Dans son journal de tournage Jean-François Robin écrit : « J’ai rapidement senti que nous allions faire quelque chose de bien ». Il s'explique :

- Jean-François Robin : C’est tout simple. Vous faites un film avec un scénario qui se tient très bien avec un texte qui est tout de même du Pagnol, que je considère comme du Racine ; avec une Provence magnifique et des acteurs magnifiques. Vous avez donc tous les ingrédients pour que le film soit réussi. Le résultat final est le fruit d’un long travail.

_Objectif 1_:
Dans la page, à quel auteur Jean-François Robin compare-t-il le texte de Pagnol ?
La page et les lignes n'ont aucun lien entre elles.

_Lignes affichées_:
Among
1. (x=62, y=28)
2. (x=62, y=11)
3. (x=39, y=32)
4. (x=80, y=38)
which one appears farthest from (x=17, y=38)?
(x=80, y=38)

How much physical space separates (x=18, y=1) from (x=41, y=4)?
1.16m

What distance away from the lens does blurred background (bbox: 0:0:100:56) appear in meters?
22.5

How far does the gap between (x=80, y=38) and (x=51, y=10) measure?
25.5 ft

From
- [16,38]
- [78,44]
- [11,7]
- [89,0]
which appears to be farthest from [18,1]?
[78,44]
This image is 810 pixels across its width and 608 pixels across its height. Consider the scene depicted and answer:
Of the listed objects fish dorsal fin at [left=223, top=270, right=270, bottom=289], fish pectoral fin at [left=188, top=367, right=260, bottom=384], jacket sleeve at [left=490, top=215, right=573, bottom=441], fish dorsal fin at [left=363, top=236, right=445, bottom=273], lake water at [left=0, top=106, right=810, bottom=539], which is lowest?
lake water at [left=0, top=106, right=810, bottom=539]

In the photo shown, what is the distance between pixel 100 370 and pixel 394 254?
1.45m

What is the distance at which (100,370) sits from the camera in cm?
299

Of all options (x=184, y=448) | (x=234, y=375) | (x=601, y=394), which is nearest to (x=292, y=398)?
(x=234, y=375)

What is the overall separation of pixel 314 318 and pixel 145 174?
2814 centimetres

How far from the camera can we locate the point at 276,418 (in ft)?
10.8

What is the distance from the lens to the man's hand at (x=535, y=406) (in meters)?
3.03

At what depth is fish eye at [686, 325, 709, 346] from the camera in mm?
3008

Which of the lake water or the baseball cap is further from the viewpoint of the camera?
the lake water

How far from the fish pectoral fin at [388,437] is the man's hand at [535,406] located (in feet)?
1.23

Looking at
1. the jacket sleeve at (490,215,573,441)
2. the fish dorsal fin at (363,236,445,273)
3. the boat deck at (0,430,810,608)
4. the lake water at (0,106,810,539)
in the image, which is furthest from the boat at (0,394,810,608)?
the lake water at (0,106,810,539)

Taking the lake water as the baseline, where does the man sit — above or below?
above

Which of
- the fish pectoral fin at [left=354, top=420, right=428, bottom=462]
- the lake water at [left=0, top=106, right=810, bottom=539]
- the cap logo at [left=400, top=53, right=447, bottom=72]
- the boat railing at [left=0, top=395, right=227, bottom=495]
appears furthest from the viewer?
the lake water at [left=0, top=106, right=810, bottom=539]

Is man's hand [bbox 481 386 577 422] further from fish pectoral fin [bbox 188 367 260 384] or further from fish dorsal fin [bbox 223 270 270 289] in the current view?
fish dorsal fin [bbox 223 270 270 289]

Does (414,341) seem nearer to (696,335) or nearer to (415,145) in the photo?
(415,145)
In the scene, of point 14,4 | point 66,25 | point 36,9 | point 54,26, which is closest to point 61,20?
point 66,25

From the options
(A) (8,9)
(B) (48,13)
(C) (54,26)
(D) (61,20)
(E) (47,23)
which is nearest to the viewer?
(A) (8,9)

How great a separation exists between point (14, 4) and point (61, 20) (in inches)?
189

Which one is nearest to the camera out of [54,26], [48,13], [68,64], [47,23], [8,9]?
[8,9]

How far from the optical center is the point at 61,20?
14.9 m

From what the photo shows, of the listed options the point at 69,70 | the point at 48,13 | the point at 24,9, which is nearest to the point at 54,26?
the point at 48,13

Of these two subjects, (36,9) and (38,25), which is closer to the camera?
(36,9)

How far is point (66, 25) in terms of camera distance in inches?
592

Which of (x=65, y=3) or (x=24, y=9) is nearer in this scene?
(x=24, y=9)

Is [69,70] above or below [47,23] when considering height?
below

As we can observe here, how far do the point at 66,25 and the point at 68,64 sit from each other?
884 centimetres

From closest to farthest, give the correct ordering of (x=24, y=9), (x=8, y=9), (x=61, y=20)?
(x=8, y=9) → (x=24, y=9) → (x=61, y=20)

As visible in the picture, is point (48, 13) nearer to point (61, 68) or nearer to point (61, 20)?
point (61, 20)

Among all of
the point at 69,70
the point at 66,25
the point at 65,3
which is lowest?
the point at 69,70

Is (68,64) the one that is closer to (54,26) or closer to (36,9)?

_Objectif 2_:
Affichez chaque ligne qui contient le mot « hand ».

_Résultat 1_:
À Racine.

_Résultat 2_:
What is the distance from the lens to the man's hand at (x=535, y=406) (in meters)?
How far from the fish pectoral fin at [388,437] is the man's hand at [535,406] located (in feet)?
Is man's hand [bbox 481 386 577 422] further from fish pectoral fin [bbox 188 367 260 384] or further from fish dorsal fin [bbox 223 270 270 289] in the current view?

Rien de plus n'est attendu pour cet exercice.